Esercizi da svolgere:
A. Rispondi a queste domande sull'estratto:
(i) Chi è stato arrestato?
(ii) A chi i consiglieri hanno voluto porre alcune domande?
(iii) Quanti consiglieri comunali di minoranza vengono nominati?
B. Ripeti dall'estratto il passo che comincia con "In seguito agli" e prosegue fino a "cittadino, Antonio Amente.".
C. Secondo l'estratto, queste affermazioni sono vere? Rispondi sì o no e cita le parole che lo stabiliscono.
(i) L'ingegnere Valentino era responsabile dell'intera area tecnica del comune di Melito.
(ii) Le domande sono state poste da consiglieri comunali di maggioranza.
(iii) Il primo cittadino di Melito è Antonio Amente.

[Estratto]

In seguito agli ultimi episodi avvenuti a Melito che hanno portato anche all’arresto dell’ingegnere Valentino, responsabile dell’intera area tecnica del comune di Melito, i Consiglieri Comunali di minoranza Renato Rinaldi, Venanzio Carpentieri, Stefano Pellecchia, Nunzio Marrone, Agostino Pentoriero, Angela Guarino e Alessandro Simeone, hanno voluto porre alcune domande al primo cittadino, Antonio Amente.

[/Estratto]
[Dati forniti]

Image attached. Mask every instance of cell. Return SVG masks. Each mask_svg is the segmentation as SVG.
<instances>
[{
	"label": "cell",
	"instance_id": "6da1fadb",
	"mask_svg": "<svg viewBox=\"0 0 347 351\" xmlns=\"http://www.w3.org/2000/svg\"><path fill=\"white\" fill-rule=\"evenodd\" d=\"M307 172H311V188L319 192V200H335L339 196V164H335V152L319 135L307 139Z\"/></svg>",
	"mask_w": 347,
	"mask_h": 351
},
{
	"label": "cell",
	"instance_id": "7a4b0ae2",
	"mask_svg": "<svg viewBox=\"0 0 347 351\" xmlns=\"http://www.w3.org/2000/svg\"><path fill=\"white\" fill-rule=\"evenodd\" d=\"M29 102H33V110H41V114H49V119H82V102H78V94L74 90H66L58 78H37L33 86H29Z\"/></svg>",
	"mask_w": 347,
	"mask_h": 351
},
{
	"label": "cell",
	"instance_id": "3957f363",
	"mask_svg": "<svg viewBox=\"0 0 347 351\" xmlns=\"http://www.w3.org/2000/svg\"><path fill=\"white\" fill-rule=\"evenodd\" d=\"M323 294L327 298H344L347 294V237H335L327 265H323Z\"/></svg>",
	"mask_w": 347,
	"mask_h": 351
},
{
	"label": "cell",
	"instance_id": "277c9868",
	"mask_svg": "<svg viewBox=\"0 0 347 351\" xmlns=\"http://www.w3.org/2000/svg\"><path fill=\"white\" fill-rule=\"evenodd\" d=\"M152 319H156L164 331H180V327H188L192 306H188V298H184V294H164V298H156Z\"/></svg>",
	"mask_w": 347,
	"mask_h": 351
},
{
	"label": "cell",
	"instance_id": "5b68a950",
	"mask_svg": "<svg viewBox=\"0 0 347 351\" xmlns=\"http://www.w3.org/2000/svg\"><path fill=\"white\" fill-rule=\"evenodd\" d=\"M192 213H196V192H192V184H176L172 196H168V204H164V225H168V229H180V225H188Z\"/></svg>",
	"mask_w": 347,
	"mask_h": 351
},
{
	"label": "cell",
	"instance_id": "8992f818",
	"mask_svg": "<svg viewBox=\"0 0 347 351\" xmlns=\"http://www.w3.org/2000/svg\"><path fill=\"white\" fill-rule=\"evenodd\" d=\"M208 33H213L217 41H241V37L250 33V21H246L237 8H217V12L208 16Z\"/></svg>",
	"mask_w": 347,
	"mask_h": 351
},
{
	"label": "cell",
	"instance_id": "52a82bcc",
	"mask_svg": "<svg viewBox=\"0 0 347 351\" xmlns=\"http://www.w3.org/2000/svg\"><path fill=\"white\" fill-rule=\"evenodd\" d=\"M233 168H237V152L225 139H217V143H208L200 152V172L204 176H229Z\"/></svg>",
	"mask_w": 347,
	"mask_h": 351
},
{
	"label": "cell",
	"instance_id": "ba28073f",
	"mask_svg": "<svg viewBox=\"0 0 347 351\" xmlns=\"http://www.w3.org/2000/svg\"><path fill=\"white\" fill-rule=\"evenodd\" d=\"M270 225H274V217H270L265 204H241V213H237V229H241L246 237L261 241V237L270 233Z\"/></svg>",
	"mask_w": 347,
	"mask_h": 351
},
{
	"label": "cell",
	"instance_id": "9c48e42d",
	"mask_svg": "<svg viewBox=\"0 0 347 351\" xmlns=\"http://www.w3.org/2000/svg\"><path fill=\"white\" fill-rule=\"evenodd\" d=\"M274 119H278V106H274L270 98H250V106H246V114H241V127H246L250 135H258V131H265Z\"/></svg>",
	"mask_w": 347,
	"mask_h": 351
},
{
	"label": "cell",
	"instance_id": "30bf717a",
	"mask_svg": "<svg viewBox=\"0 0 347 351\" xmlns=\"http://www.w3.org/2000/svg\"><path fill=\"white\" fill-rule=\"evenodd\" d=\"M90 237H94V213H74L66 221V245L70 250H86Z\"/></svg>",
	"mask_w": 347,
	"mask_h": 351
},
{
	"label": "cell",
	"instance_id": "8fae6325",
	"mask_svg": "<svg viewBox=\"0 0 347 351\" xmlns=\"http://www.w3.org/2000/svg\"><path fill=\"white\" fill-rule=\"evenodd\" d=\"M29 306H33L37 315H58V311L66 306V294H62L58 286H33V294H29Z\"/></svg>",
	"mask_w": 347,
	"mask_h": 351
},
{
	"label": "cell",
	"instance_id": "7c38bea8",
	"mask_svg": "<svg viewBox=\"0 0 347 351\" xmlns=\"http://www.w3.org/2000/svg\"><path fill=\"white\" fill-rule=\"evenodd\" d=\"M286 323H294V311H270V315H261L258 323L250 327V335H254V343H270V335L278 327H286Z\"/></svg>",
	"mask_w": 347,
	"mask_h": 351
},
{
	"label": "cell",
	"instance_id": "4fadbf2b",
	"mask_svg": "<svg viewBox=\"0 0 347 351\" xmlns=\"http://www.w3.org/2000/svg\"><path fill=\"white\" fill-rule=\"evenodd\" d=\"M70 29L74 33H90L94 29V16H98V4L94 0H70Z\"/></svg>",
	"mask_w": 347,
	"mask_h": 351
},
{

[/Dati forniti]

Risposte per esercizio:
A.
(i) L'ingegnere Valentino, responsabile dell'intera area tecnica del comune di Melito.
(ii) Al primo cittadino, Antonio Amente.
(iii) Sette.

B.
In seguito agli ultimi episodi avvenuti a Melito che hanno portato anche all’arresto dell’ingegnere Valentino, responsabile dell’intera area tecnica del comune di Melito, i Consiglieri Comunali di minoranza Renato Rinaldi, Venanzio Carpentieri, Stefano Pellecchia, Nunzio Marrone, Agostino Pentoriero, Angela Guarino e Alessandro Simeone, hanno voluto porre alcune domande al primo cittadino, Antonio Amente.

C.
(i) Sì: "responsabile dell’intera area tecnica del comune di Melito".
(ii) No: "i Consiglieri Comunali di minoranza".
(iii) Sì: "al primo cittadino, Antonio Amente".